BRIEF 1 —
In the excerpt on simulated trends in high flow events, what correlation did GCMHIND trends show in Oceania?

TEXT EXCERPT —
For GSWP3 simulations, the spatial correlation is weakest in Asia, as no simulation rejects the null hypothesis of “zero similarity”, while the spatial correlation is strongest in Oceania (mainly southern Australia; correlation of 0.63). Oceania, however, exhibits the highest model–observation discrepancy in trend mean and trend standard deviation, indicating the capacity of a given GHM in terms of the trend spatial structure is not necessarily consistent with its performance in terms of the mean and spread of trends.

GCMHIND trends also suggest the opposite composition between percentages of significant trends compared to GSIM trends (e.g. simulated trends suggest more locations showing significant increasing trends while observed trends suggest the opposite). Among six continents, GCMHIND trends exhibited the lowest correlation (−0.14) in Oceania, whereas GSWP3 suggested the strongest correlation in this continent. This assessment further indicates the substantial impact of atmospheric forcing relative to GHM model structure on the simulated trends in high flow events. It is informative to note that this result is expected, as GCMs (despite having been bias-corrected) generally have low capacity in reproducing the timing of wet or dry periods or the spatial distribution of climate extremes (Kiktev et al., 2007), and GHMs are likely to inherit these limitations when using GCMs' outputs as climate forcing data.

BRIEF 2 —
Render the records from the line containing "What measurement separates" through the end of the records as a numbered list, leaving out blank lines.

DATASET RECORDS —
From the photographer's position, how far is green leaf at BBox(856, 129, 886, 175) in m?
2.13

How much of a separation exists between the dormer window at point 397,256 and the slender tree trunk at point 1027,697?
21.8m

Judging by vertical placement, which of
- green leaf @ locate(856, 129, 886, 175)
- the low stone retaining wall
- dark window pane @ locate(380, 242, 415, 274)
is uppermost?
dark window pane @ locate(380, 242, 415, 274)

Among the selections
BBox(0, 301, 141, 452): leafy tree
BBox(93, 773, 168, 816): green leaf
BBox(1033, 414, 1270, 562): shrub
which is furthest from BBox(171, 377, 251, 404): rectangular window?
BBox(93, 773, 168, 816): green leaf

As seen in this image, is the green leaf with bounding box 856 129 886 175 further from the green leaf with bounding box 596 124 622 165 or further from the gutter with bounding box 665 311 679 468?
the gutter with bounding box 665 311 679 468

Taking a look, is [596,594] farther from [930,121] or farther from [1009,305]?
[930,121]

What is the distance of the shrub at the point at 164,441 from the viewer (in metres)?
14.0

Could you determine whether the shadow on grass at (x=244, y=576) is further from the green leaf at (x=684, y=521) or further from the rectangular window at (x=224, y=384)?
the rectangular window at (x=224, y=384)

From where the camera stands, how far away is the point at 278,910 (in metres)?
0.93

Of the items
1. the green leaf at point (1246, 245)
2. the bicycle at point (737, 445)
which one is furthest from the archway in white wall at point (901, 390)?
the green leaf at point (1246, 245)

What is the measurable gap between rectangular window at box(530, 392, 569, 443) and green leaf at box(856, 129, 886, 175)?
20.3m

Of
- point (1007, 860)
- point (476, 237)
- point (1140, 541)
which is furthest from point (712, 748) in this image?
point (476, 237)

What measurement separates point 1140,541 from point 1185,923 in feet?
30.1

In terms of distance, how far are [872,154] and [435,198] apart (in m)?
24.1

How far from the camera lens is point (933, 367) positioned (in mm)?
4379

TASK RESULT 1 —
−0.14

TASK RESULT 2 —
1. What measurement separates point 1140,541 from point 1185,923 in feet?
2. 30.1
3. In terms of distance, how far are [872,154] and [435,198] apart (in m)?
4. 24.1
5. How far from the camera lens is point (933, 367) positioned (in mm)?
6. 4379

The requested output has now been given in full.